She had sent that wave, and hardened her heart to the betrayal and pain that showed stark in his eyes when he shouted at her to stop it; and he knew as well as she did that the blast of arcane energy she aimed at him was meant to kill.

But Thrall had been her friend, once.  They had shared the same naive and hopeless dream of peace between the Alliance and the Horde.

Thrall had been her friend, and she had tried to kill him.

“You could seek peace,” Moira said calmly.  “Or you could defy your King and raze the city yourself.”

She knew that Jaina had almost done just that, of course.  Would have done, if Thrall and Kalecgos had not used everything they had to stop her. Everyone knew.  Jaina dropped her head into her hands, massaging her aching temples.  The barmaid arrived with a broom and dustpan and wordlessly swept up the shards of the wineglass, then went away again, still without a word.

“No,” Jaina muttered, defeated.  “That was the wrong thing, too.”

“Surely there is some middle road to walk.”

“Maybe there is.  But I can’t see it.  I don’t know what’s right anymore, only what’s wrong in the world.”  She raked her fingers through her hair; it was brittle and dry under her fingers, dead and colorless as the leaves outside that had also once been golden.  “I’m so tired of all this waiting.  Tired of fighting.  Tired of being angry....Light help me, Moira, I’m angry all the time, and I don’t know how to stop!”

A strange expression flashed across the dwarf’s typically impassive face; Jaina caught it, but could not read it.  It was a long time before Moira spoke again, and when she did, Jaina had to lean in close to hear her.

“When I returned to Ironforge, I returned  _marazul_ \--shattered.”   Moira stared into her cup as she spoke, as if searching for words in the dregs.  “My beloved Dagran was dead by my father’s orders.  My father was entombed, stone in the mountain’s heart, and with him all my hopes of reconciliation.  My people did not honor my claim as Queen; I had few allies and many enemies, and anger was my bread and beer and breath.  It sustained me and consumed me.  Not love for my young son; not hope for a better future.  It was anger born of grief, and it seemed limitless and black, like the darkness that lives deep beneath the earth.”  Moira grimaced.  “You may remember that I was not the best of leaders, then.”
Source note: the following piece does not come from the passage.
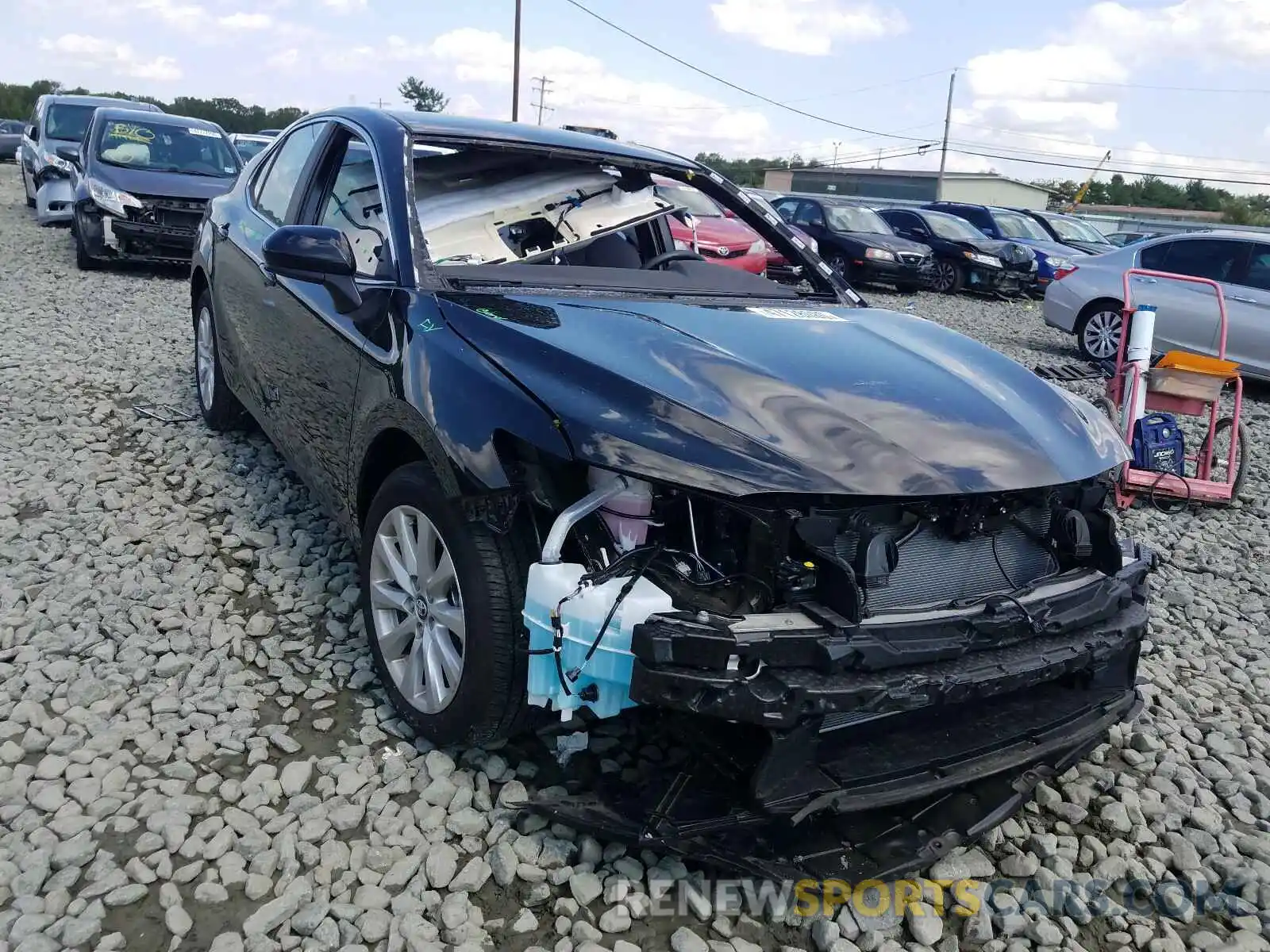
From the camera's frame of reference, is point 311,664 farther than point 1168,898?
Yes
_Scared little girls who run cities are dangerous and need to be stopped._  Words Jaina herself had spoken of Moira Thaurissian; they came back to her now with a sharp pang of guilt.  She thought of Theramore, and Dalaran, and fear.  The worst kind of fear: fear realized, the enormity and inescapability of loss.  Waking up every morning to feel its hollow reality creeping back; to know that more was likely coming, that the worst could happen.  That it had, and would again.
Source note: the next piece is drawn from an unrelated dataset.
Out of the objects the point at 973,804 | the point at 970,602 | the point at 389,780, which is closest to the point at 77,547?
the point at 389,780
Moira continued, “When Varian set up the Council, I became even angrier than before.  But I realized I had not lost everything yet, and could stand to lose yet more.  My power, my son’s birthright, rested on choices I had not yet made.”

“How could you forgive them?” Jaina whispered.  “After everything they did…”

Moira lifted her head, meeting Jaina’s questioning gaze straight on.  “Who says I have?”

The two women stared at each other for a long moment; then, suddenly, Moira laughed.  Her laugh was not quiet at all; it rang out like a bell, and Jaina found herself echoing it, even if her own laugh sounded weak and rusty in her ears.

“Lady Proudmoore,” Moira said, her smile broad and brilliant, “I do not forgive.  And I’m still angry.”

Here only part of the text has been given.